Liga Champions di Antara Nilai Jual dan Tradisi

Backpass

by Evans Simon

Evans Simon

Pandit Football Indonesia mengkhususkan pada analisis pertandingan sepakbola, statistik dan liga, juga sejarah perkembangan sepakbola dan evolusi taktiknya

Liga Champions di Antara Nilai Jual dan Tradisi

Final Liga Champions antara Internazionale Milan dengan FC Bayern pada 22 Mei 2010 terbilang historis. Bukan hanya karena Inter menahbiskan diri sebagai kesebelasan Italia pertama yang meraih treble winners, melainkan juga karena perubahan jadwal pertandingan.

Liga Champions adalah kompetisi elite. Mayoritas kesebelasan yang berlaga memiliki skuat bertabur bintang. Fakta bahwa mereka mempertemukan kesebelasan-kesebelasan top dari Eropa berbeda turut menjadi faktor penting.

Tentu tidak aneh jika kemudian para penggila sepakbola, terutama yang berada di Asia, rela mengorbankan jatah tidur demi menyaksikan laga melalui layar kaca. Pertandingan Liga Champions memang digelar pada pertengahan pekan, menjelang atau lewat dini hari, di benua Asia.

Risiko kena omelan bos di kantor atau guru di sekolah karena mengantuk sehabis begadang menonton pertandingan pun seakan menjadi keunikan tersendiri dari Liga Champions. Rasanya tak berlebihan kalau fenomena ini disebut sebagai sebuah `tradisi`. Terlebih lagi jika pertandingannya adalah sebuah final, momen penting sejarah.

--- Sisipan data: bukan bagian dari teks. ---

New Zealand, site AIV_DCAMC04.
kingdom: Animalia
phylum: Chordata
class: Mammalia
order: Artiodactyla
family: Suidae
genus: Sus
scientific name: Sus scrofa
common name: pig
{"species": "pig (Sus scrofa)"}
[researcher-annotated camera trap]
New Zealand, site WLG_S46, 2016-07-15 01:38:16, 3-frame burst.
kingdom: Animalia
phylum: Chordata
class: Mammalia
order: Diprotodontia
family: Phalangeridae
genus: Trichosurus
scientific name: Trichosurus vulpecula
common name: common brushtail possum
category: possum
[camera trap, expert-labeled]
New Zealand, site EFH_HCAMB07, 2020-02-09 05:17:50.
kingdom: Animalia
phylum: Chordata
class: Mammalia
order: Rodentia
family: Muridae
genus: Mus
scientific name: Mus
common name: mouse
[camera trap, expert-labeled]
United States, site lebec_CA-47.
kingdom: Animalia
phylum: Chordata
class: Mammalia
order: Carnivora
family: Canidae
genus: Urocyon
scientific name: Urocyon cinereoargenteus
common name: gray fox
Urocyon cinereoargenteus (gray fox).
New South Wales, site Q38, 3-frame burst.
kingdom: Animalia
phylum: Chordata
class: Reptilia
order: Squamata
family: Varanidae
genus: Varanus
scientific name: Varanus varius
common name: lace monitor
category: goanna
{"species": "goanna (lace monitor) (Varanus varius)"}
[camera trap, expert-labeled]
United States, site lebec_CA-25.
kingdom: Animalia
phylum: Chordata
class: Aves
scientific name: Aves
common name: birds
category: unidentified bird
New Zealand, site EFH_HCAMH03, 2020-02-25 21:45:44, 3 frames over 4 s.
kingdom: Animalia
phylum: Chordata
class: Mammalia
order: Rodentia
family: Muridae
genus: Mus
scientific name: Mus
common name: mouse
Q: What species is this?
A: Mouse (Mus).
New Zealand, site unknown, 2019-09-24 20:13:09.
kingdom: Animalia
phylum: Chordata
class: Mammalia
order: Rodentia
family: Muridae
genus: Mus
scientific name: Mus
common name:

Perjuangannya agak sedikit berbeda (dan lebih sulit) di Amerika Serikat. Umumnya, pertandingan Liga Champions digelar sekitar siang hari waktu AS.

Salah satu cara UEFA untuk memanjakan penonton global adalah dengan memindahkan hari pertandingan final. Laga pamungkas yang sebelumnya digelar pada pertengahan pekan, diganti menjadi akhir pekan sejak musim 2009/10.

Perubahan hari laga final terbukti jitu. Jumlah penonton terus meningkat sejak Javier Zanetti dkk. mengangkat Si Kuping Besar di Stadion Santiago Bernabeu. Contohnya, final antara Real Madrid vs Atletico Madrid pada musim 2013/14 mencatatkan sekitar 380 juta penonton di lebih dari 200 negara. Sebagai perbandingan, SuperBowl hanya mencatatkan 114 juta penonton di tahun yang sama. Padahal, Liga Champions (109 juta penonton) kalah dari SuperBowl (121 juta penonton) di tahun 2010.

Memungkiri perubahan hari final tidak didasari oleh kepentingan komersil adalah banal. Bagaimanapun, perlu diingat bahwa perubahan jadwal ini disambut baik oleh kesebelasan-kesebelasan peserta. Mereka jadi memiliki waktu lebih banyak untuk mempersiapkan diri. Para suporter juga lebih mudah untuk memberi dukungan langsung di stadion.

Liga Champions di Masa Mendatang

Berbicara perubahan jadwal Liga Champions, per musim 2018/19 mendatang juga akan ada perubahan yang terbilang cukup signifikan di fase penyisihan grup.

“Telah diputuskan akan ada dua waktu kick-off di UEFA Champions League, yaitu pada pukul 19.00 CET (dua pertandingan) dan 21.00 CET (enam pertandingan), sehingga para fans bisa menonton lebih banyak pertandingan,” tulis UEFA dalam rilis resminya. Dengan demikian, kita yang di Indonesia sudah bisa mulai menyaksikan laga Liga Champions pada pukul 00.00 WIB.

Dengan meningkatnya jumlah pertandingan yang disiarkan, tentu ada potensi besar kenaikan jumlah penonton. Apalagi, hak siar pertandingan sepakbola sudah mulai menjadi komoditas panas bagi para pemilik perusahaan streaming berbayar. Oliver & Ohlbaum memprediksi adaptasi kemajuan teknologi ini dapat membuat harga hak siar meningkat hingga 6,5% per tahun selama empat tahun ke depan.

Pertanyaannya, dampak apa yang akan dirasakan kesebelasan? Jawabannya masih perlu ditunggu. Kesebelasan berpotensi mendapatkan pemasukan hak siar yang lebih besar seiring bertumbuhnya harga jual, lebih-lebih jika mampu melangkah jauh di kompetisi.

Di sisi lain, pihak yang berwenang di setiap-setiap liga harus ekstra berhati-hati dalam mengatur jadwal. Jika salah, klub yang mewakili negara mereka bisa dirugikan. Satu yang pasti, kompetisi utama dan Liga Champions tidak akan pernah terganggu dengan pertandingan antar tim nasional.